After God’s cross-examination, Job realizes that he has been out of line: “I know that You can do all things, and that no purpose of Yours can be thwarted. . . . I have heard of You by the hearing of the ear; but now my eye sees You; therefore I retract, and I repent in dust and ashes” (Job 42:2, 5-6). Job comes to the point where he acknowledges God’s sovereignty, even in his suffering.
I wasn’t at that point yet. I didn’t know if I’d ever get there.
At the end of the book, God restores Job’s health and prosperity and even gives him a new family. The thought of such blessings was the furthest thing from my mind. Right then, I’d have been happy just to be able to sleep at night. Nevertheless, as I read Job, I began to realize that God might somehow have a purpose in what had happened to my family and me. I didn’t know what it was. But if Job kept going, maybe I could too.
From that point on, I put away any thoughts of suicide.
JUST LET ME DIE
Reading Job was a breakthrough, but I was a long way from “normal.” I no longer wanted to kill myself, but I still wanted to die. Whenever I went to bed, I’d pray, “Please, Lord, don’t let me wake up.” Then I would go to sleep, hoping that when I did wake up, I would be in God’s presence. I imagined Penny and the boys rushing out to greet me and my grief vanishing in a flood of joy. Instead, I’d wake up still hurting, still buried under a mountain of grief, still wondering why God had allowed all this to happen.
I figured that I would go on wondering. God never explained Himself to Job. If God didn’t give Job an explanation, why would I think He’d give me one?

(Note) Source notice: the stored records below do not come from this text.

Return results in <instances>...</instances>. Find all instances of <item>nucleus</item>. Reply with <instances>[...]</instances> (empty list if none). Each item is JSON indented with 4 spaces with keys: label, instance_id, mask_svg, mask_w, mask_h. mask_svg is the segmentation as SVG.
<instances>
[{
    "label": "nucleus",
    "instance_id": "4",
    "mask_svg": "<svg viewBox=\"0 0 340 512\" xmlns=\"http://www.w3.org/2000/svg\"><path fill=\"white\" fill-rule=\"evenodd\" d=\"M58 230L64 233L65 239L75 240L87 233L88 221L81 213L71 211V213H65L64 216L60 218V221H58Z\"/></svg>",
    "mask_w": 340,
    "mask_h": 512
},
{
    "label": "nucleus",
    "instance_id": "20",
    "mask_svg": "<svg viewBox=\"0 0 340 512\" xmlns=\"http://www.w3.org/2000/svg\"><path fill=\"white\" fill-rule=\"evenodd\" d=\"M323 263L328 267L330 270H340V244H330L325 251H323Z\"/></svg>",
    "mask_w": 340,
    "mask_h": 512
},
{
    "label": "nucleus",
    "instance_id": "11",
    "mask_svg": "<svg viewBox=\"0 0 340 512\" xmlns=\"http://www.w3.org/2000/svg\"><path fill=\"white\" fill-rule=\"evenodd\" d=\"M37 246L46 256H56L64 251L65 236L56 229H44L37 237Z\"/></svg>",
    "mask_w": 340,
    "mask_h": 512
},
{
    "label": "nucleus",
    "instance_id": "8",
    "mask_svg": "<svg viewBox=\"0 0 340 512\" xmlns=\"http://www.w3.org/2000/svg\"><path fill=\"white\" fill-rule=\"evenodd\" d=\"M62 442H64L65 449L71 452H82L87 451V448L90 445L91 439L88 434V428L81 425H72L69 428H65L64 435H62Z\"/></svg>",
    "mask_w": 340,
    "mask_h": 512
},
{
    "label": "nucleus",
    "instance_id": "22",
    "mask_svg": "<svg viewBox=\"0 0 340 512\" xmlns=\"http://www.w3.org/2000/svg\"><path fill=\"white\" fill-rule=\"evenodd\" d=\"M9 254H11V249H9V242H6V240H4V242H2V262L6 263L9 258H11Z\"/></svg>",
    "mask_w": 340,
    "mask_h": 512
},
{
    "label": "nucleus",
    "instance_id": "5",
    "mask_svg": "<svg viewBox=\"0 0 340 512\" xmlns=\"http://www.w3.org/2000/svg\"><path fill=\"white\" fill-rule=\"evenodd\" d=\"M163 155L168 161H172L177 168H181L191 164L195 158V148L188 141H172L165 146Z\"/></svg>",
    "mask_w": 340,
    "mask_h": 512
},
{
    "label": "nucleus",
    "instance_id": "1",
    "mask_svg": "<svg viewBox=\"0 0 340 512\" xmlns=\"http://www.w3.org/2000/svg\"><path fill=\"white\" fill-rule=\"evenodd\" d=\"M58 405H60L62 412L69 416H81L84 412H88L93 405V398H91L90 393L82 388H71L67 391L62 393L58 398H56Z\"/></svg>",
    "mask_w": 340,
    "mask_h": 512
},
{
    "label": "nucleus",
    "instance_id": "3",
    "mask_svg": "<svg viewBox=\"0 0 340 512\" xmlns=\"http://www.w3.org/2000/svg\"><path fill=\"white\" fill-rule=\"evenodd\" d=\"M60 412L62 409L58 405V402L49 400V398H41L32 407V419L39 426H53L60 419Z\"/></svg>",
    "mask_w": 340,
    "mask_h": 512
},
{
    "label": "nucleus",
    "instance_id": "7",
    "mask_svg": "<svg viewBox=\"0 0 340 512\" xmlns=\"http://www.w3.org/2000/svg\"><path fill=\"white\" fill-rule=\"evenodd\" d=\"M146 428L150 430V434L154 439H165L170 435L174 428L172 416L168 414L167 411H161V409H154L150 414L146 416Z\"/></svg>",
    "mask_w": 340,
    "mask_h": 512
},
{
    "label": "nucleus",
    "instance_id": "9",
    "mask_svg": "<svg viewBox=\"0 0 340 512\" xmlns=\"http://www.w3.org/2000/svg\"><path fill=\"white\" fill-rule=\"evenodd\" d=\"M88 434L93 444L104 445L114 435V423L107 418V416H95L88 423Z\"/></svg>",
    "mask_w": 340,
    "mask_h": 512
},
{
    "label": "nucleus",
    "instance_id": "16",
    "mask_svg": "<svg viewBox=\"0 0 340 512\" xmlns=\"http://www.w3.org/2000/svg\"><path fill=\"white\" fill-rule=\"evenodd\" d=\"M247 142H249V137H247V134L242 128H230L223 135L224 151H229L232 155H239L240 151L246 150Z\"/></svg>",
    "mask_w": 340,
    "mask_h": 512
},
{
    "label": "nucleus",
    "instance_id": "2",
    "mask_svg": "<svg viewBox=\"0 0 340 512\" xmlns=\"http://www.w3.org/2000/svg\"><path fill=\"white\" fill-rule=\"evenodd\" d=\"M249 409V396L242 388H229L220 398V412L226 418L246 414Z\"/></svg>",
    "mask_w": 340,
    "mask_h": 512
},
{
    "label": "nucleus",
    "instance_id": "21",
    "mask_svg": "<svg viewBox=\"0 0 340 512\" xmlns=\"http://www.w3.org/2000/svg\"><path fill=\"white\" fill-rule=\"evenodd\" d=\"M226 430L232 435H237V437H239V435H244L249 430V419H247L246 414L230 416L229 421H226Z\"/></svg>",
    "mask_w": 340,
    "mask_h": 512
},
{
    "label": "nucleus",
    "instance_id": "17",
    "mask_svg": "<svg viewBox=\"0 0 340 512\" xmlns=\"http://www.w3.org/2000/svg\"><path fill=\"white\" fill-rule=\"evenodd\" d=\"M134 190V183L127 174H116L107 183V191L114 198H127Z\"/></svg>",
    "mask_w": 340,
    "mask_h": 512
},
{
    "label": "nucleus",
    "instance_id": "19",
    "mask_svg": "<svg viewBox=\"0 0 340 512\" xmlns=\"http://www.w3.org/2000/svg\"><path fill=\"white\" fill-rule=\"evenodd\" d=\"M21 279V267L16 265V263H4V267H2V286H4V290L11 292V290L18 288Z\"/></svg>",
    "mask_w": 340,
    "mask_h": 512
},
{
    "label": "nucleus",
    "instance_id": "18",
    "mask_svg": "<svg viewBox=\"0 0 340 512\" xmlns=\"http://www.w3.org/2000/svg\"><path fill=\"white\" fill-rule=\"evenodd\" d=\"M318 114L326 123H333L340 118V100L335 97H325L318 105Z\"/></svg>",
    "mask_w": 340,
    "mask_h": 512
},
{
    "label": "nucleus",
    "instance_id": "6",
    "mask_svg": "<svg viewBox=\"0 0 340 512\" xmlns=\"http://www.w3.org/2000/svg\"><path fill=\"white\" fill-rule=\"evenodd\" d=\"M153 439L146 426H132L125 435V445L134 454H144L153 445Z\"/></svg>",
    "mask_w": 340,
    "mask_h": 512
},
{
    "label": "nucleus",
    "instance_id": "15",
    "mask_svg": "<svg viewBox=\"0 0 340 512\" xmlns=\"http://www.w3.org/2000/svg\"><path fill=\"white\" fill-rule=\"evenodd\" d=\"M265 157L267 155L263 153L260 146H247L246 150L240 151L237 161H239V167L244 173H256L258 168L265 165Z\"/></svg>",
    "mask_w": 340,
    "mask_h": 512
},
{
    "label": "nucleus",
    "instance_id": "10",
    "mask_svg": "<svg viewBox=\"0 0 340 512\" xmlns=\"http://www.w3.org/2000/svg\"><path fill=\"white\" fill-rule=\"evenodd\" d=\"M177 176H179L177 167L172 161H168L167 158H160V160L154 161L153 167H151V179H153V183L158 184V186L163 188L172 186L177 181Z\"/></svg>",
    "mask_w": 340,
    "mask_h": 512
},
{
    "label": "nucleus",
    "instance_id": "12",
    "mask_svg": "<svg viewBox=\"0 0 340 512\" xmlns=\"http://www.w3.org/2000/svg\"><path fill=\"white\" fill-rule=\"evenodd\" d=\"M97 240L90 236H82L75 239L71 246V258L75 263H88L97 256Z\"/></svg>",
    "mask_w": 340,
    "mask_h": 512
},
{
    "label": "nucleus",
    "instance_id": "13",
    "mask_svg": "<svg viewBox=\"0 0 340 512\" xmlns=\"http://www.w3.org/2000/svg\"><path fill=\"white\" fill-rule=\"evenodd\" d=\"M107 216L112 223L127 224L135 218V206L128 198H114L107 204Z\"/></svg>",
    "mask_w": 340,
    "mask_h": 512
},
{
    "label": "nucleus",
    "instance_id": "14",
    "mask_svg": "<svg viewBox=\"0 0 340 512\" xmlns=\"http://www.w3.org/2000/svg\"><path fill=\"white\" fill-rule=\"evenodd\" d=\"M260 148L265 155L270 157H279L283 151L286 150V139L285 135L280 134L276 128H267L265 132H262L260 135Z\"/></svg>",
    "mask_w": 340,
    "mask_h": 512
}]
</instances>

Quite a few people had quoted Romans 8:28 to me in the weeks since the murders. I had heard, “God works all things together for good for those who love Him,” more times than I could count. But if that was true, I wanted to know the why and how of it. I wanted to know why God felt it necessary to t
ake my family from me. And I wanted to know why He’d made me go on living.
But God wasn’t talking.
COUNSELING
I knew I had to talk to someone. So when Bryan, my boss at Praxair, suggested I get into counseling, I didn’t argue. I wasn’t comfortable with the idea of sharing my thoughts and feelings with a total stranger, but I knew that if I didn’t get help soon, I’d either change my mind and go through with my suicide plans, or I’d go off the deep end and wind up hospitalized. I figured that I didn’t have anything to lose by seeing a counselor.
Although I hadn’t yet returned to wrok at Praxair, Bryan kindly set up an appointment with a counselor named Steve. Steve’s office was in Greenville, so it was convenient and easy to find. Mary took me to my first appointment because I didn’t have a car and my doctor hadn’t yet cleared me to drive after my surgery.
Steve looked nothing like what I had expected. He was in his mid-to-late fifties, had a full beard, and wore boots and blue jeans. He was definitely my kind of guy. Steve told me that he was a Vietnam vet. He’d been wounded there and had nearly lost his life. I knew from then on that I could talk to him, because he had seen more than his share of pain and death. He had experienced horrific things and had managed to recover. If anybody could understand the horror I had lived through, I believed Steve could.
He began by assuring me that whatever was discussed in that room would remain in that room. Nothing I said would come back to haunt me. Then Steve encouraged me to start talking. Whatever fear I had felt at the prospect of counseling melted away in the calm, reassuring atmosphere of Steve’s office, and I began to tell him what happened that unspeakable night.
As I talked, it all started to pour out. All the anger I felt at Charlie Wilkinson and Charles Waid came gushing out of me like water from a fire hose. The pain came out too. I wept as I told him about losing my precious family and how much it hurt to think about what had happened to them. I shared my confusion about the possibility of Erin’s involvement and about how helpless I felt.